**Instructions for the task**:
Update the entries from the line containing "How many series does the legend" up to and including the line containing "Which year has a" by replacing "legend" with "key" and keeping everything else unchanged. Return only those lines, without the pictures.
+++ Record excerpts +++
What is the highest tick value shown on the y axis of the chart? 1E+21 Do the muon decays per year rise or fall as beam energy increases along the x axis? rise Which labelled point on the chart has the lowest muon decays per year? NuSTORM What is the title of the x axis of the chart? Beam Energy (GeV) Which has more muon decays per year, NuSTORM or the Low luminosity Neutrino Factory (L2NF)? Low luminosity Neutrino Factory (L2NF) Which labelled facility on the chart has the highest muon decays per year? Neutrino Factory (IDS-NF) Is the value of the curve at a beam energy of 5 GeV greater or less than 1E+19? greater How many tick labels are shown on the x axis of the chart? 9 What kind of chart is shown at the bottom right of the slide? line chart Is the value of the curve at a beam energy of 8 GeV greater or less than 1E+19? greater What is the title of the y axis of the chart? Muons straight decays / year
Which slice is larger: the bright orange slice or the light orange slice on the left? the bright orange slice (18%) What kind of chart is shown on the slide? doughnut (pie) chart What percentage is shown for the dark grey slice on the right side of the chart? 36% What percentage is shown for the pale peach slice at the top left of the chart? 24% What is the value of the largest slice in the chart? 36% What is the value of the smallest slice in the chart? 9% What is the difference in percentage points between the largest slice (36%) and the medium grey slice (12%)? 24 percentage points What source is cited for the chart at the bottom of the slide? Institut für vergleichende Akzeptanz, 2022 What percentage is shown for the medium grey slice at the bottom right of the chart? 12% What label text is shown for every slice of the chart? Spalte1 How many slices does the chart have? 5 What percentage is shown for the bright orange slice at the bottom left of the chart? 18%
+++
+++ Record excerpts +++
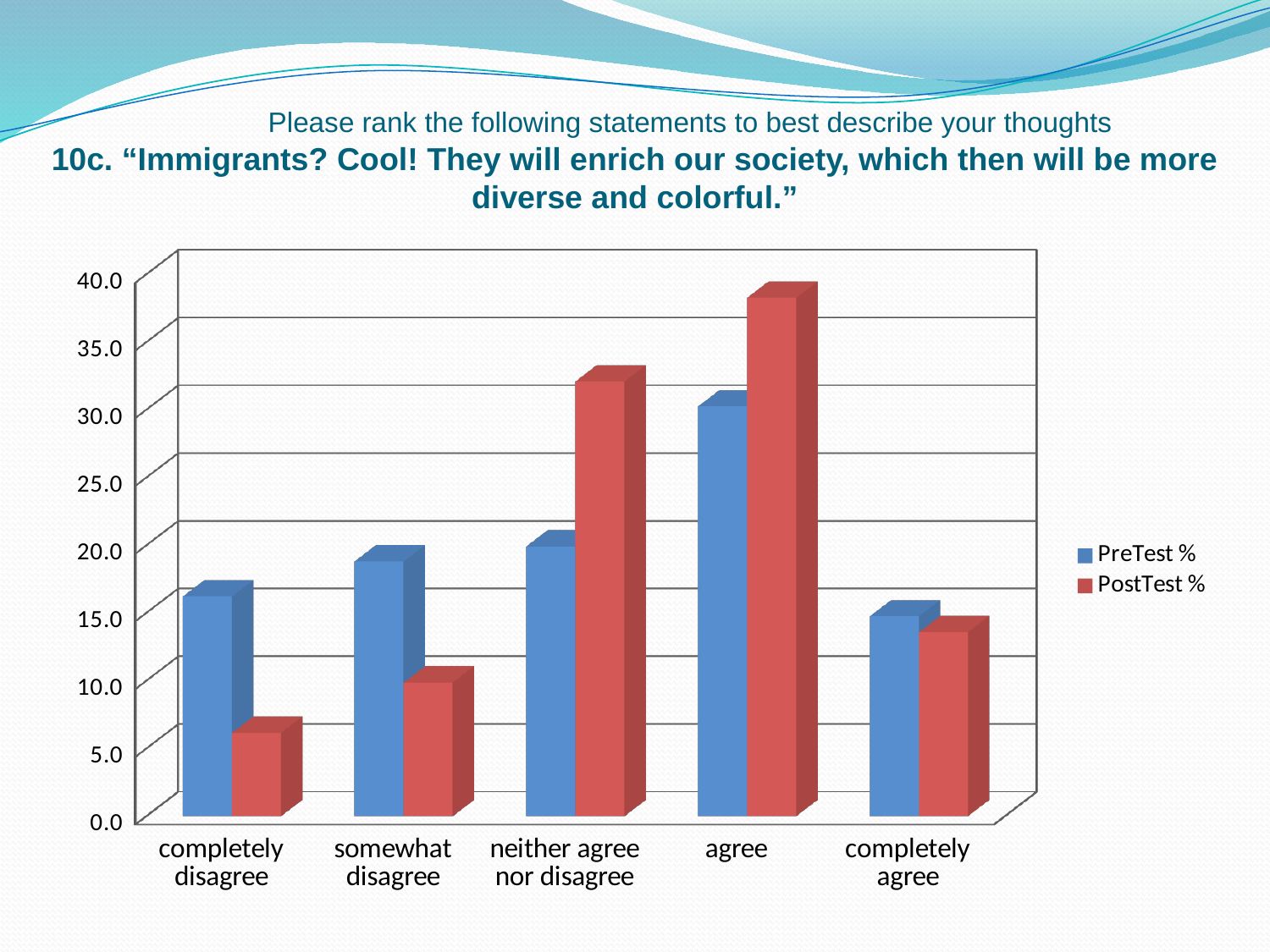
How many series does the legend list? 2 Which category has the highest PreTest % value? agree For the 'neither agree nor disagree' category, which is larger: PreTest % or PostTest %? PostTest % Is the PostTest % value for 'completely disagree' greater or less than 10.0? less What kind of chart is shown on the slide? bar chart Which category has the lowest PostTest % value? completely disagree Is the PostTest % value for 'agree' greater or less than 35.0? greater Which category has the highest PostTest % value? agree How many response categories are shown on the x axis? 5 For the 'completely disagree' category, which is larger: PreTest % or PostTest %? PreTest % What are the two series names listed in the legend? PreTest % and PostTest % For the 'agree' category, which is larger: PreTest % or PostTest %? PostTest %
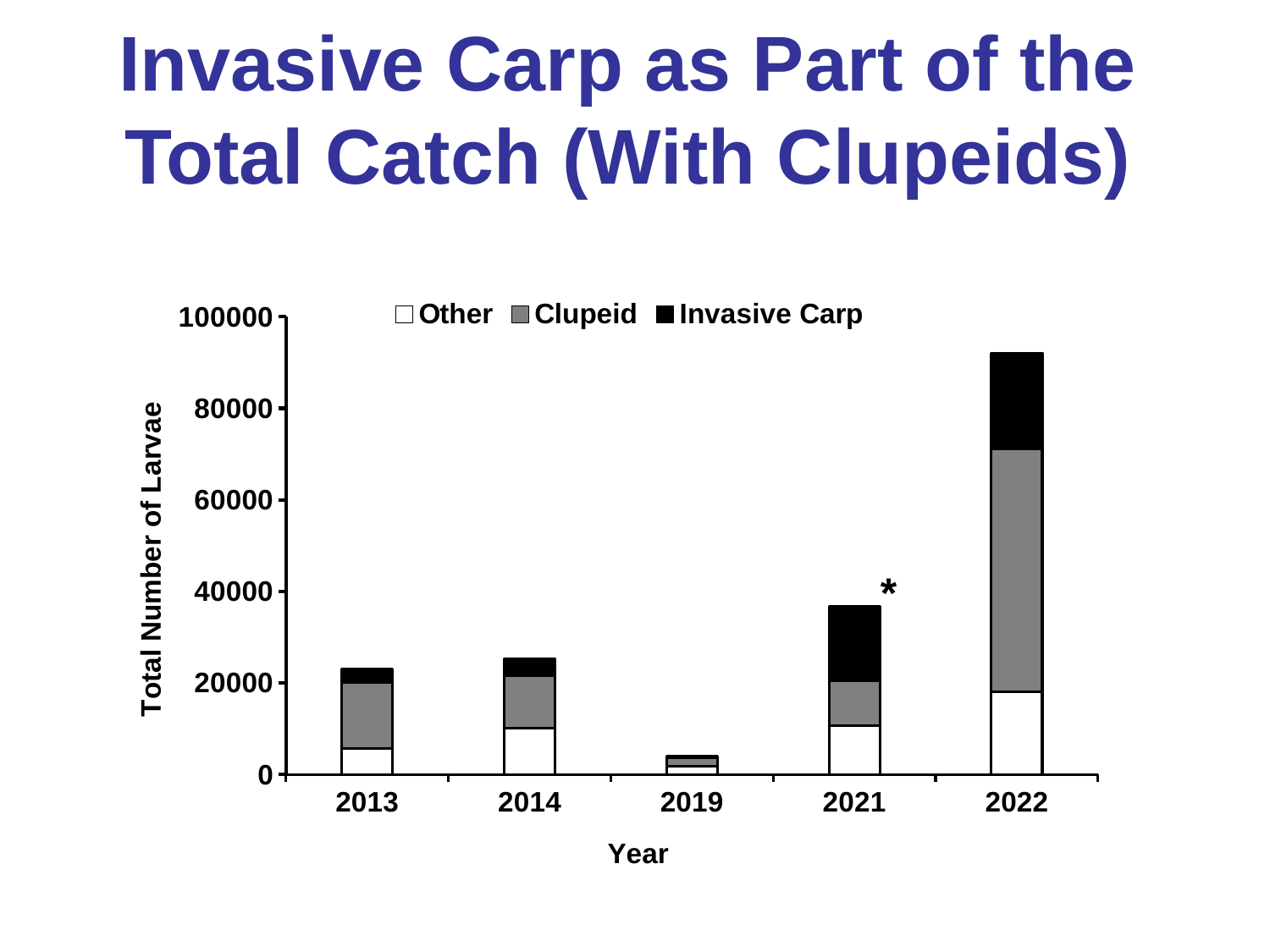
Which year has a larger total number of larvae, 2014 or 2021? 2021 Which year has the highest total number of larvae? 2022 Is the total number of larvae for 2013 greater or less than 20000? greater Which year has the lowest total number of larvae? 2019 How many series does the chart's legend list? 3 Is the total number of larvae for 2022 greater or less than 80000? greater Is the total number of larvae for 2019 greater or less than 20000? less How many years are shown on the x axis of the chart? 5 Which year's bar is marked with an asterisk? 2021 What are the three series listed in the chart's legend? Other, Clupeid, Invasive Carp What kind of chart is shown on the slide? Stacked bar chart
+++
+++ Record excerpts +++
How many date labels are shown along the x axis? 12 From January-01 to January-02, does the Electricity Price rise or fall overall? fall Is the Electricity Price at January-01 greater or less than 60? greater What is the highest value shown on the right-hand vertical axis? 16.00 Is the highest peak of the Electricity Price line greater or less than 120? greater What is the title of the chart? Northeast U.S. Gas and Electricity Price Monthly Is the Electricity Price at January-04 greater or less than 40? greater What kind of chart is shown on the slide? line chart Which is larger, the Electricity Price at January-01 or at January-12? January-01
+++
**Output of the exercise**:
How many series does the key list? 2 Which category has the highest PreTest % value? agree For the 'neither agree nor disagree' category, which is larger: PreTest % or PostTest %? PostTest % Is the PostTest % value for 'completely disagree' greater or less than 10.0? less What kind of chart is shown on the slide? bar chart Which category has the lowest PostTest % value? completely disagree Is the PostTest % value for 'agree' greater or less than 35.0? greater Which category has the highest PostTest % value? agree How many response categories are shown on the x axis? 5 For the 'completely disagree' category, which is larger: PreTest % or PostTest %? PreTest % What are the two series names listed in the key? PreTest % and PostTest % For the 'agree' category, which is larger: PreTest % or PostTest %? PostTest %
Which year has a larger total number of larvae, 2014 or 2021? 2021 Which year has the highest total number of larvae? 2022 Is the total number of larvae for 2013 greater or less than 20000? greater Which year has the lowest total number of larvae? 2019 How many series does the chart's key list? 3 Is the total number of larvae for 2022 greater or less than 80000? greater Is the total number of larvae for 2019 greater or less than 20000? less How many years are shown on the x axis of the chart? 5 Which year's bar is marked with an asterisk? 2021 What are the three series listed in the chart's key? Other, Clupeid, Invasive Carp What kind of chart is shown on the slide? Stacked bar chart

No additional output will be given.